_WHAT NEEDS TO BE DONE_
The expected output is the data itself, duplicated in full.

_RECORDS FOR THIS EXERCISE_
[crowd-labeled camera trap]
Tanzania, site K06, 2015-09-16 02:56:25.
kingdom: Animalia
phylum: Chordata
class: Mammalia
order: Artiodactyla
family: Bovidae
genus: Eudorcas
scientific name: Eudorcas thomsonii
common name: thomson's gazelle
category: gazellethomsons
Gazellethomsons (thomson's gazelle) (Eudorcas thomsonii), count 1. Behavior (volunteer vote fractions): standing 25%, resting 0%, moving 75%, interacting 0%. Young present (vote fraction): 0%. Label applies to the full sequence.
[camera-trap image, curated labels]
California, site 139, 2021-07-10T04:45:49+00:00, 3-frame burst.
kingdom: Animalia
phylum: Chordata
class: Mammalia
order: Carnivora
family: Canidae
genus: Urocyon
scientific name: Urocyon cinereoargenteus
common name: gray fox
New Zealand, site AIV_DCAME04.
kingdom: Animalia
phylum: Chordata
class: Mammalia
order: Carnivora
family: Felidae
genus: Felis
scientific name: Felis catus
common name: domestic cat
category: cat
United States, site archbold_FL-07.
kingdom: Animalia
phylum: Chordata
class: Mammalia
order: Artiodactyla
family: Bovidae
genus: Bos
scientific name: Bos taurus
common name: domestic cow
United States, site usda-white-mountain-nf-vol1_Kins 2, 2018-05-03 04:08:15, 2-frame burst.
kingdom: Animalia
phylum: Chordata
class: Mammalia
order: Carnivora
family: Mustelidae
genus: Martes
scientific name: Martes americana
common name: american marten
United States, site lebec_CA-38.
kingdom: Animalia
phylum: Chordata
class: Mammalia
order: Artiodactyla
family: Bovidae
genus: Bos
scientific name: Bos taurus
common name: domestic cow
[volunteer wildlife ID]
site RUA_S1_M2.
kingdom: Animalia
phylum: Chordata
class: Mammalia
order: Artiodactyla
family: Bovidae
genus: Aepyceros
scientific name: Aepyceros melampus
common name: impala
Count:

_PROBLEM SOLUTION_
[crowd-labeled camera trap]
Tanzania, site K06, 2015-09-16 02:56:25.
kingdom: Animalia
phylum: Chordata
class: Mammalia
order: Artiodactyla
family: Bovidae
genus: Eudorcas
scientific name: Eudorcas thomsonii
common name: thomson's gazelle
category: gazellethomsons
Gazellethomsons (thomson's gazelle) (Eudorcas thomsonii), count 1. Behavior (volunteer vote fractions): standing 25%, resting 0%, moving 75%, interacting 0%. Young present (vote fraction): 0%. Label applies to the full sequence.
[camera-trap image, curated labels]
California, site 139, 2021-07-10T04:45:49+00:00, 3-frame burst.
kingdom: Animalia
phylum: Chordata
class: Mammalia
order: Carnivora
family: Canidae
genus: Urocyon
scientific name: Urocyon cinereoargenteus
common name: gray fox
New Zealand, site AIV_DCAME04.
kingdom: Animalia
phylum: Chordata
class: Mammalia
order: Carnivora
family: Felidae
genus: Felis
scientific name: Felis catus
common name: domestic cat
category: cat
United States, site archbold_FL-07.
kingdom: Animalia
phylum: Chordata
class: Mammalia
order: Artiodactyla
family: Bovidae
genus: Bos
scientific name: Bos taurus
common name: domestic cow
United States, site usda-white-mountain-nf-vol1_Kins 2, 2018-05-03 04:08:15, 2-frame burst.
kingdom: Animalia
phylum: Chordata
class: Mammalia
order: Carnivora
family: Mustelidae
genus: Martes
scientific name: Martes americana
common name: american marten
United States, site lebec_CA-38.
kingdom: Animalia
phylum: Chordata
class: Mammalia
order: Artiodactyla
family: Bovidae
genus: Bos
scientific name: Bos taurus
common name: domestic cow
[volunteer wildlife ID]
site RUA_S1_M2.
kingdom: Animalia
phylum: Chordata
class: Mammalia
order: Artiodactyla
family: Bovidae
genus: Aepyceros
scientific name: Aepyceros melampus
common name: impala
Count:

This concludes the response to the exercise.